I talked to them again yesterday and they said they would be here this morning,” Flores said. “I think it’s pretty cool. It’s neat. There’s a lot of barber shops in town and they picked here. I was blown away.”

Flores said Young was going to submit the pilot to several large production companies and film festivals to see who would pick it up.

It’s pretty cool. Pretty neat. They also asked me to put up a few Christmas things. I told him I always have a tree and I went ahead and put it up. I guess the movie takes time during Christmas.”

Flores said they really liked his barber chairs.

He liked the chairs. Everybody that comes in always tells me how great they look,” Flores said. “And it’s on Main Street in Porterville.”

And as far as he could tell, he would be the barber cutting the priest’s hair.

Flores’ friend, and long-time customer, Elias Ramirez arrived early to watch.

It’s pretty cool to actually have Hollywood producers coming to where I usually get my haircut. I’ve been coming here for years,” Ramirez said. “When I heard they would be in the shop, I thought I’d pass by and even be here to get the chance to see it.”

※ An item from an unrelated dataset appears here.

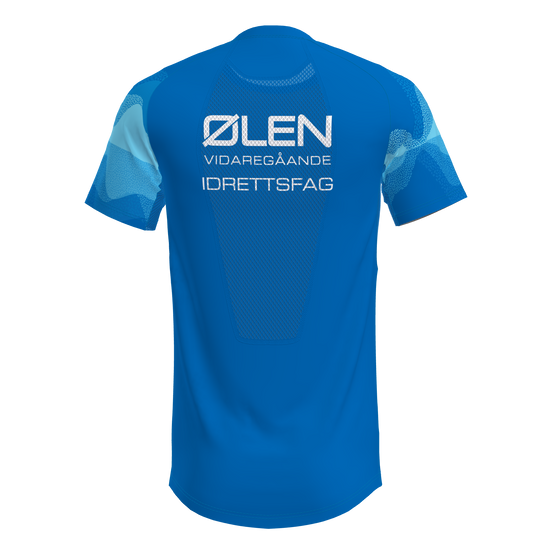 Run T-Skjorte Dame (9731063021843)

And just like Flores said, Parks and his camera crew arrived and the scenes were shot, with Flores cutting the hair of Porterville’s own actor Homer Aguilar.

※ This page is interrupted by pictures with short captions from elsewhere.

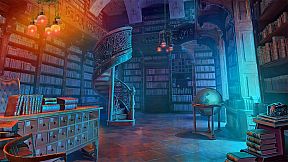 Chimeras: Blinding Love Collector's Edition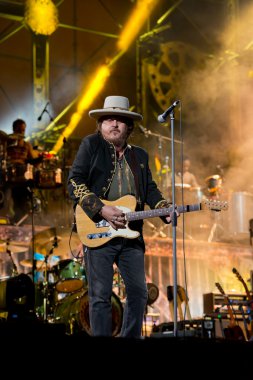 ZUCCHERO, canlı verona arena'gerçekleştirir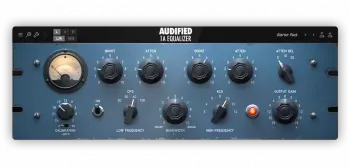 Audified 1A Equalizer v1.0.0-R2R-康灵博客 Audified 1A Equalizer v1.0.0-R2R-康灵博客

From there, the crew moved over to Location 2, which also served as BaseCamp.

While we’re shooting this,” Parks said of Location 1, they are over there setting everything up and getting things ready.”

And across town, near Henderson Avenue and Villa Street, the second location bubbled with activity as Stephanie Bates, 1st Assistant Director, Production Coordinator and Business Affairs Coordinator, could be seen walking around, giving instructions and informing people they  were ready for “a take.”

It’s my sister’s home. I asked her first and then offered it as a basecamp,” said Homer Aguilar. “I was also able to get her a small speaking part in the film.”

His sister, Elizabeth Aguilar, had to remove her personal belongings from the top of the nightside tables and bureau and the room was transformed into Sheriff Jake’s bedroom.

Scenes are also shot in the kitchen, back yard and the exterior street.

In the dining room, sound equipment and an array of microphones sat on the dining table. Near a set of sliding glass doors offering plenty of natural light, leading to the patio, a table filled with makeup sat next to a foldable, professional makeup artist chair. A rack of clothing was also in the area, as were numerous spotlights and other large moving tripods with filming equipment.

Out on the patio was a table with a spread of cheeses, fruits, crackers and meats, along with an array of other snacks, water bottles, drinks and hot coffee.

And sitting quietly on the sofa was 13-year-old, Burton Middle School student, Maydeline Aguilar, who has a small, but significant part in the pilot.

It’s exciting,” Maydeline said. “I’ve only done little parts in plays. This is very exciting.”

Homer Aguilar also said he was able to obtain three Porterville College media students as production assistants, Leslie Ochoa, Florentino Linas and Erika Coon.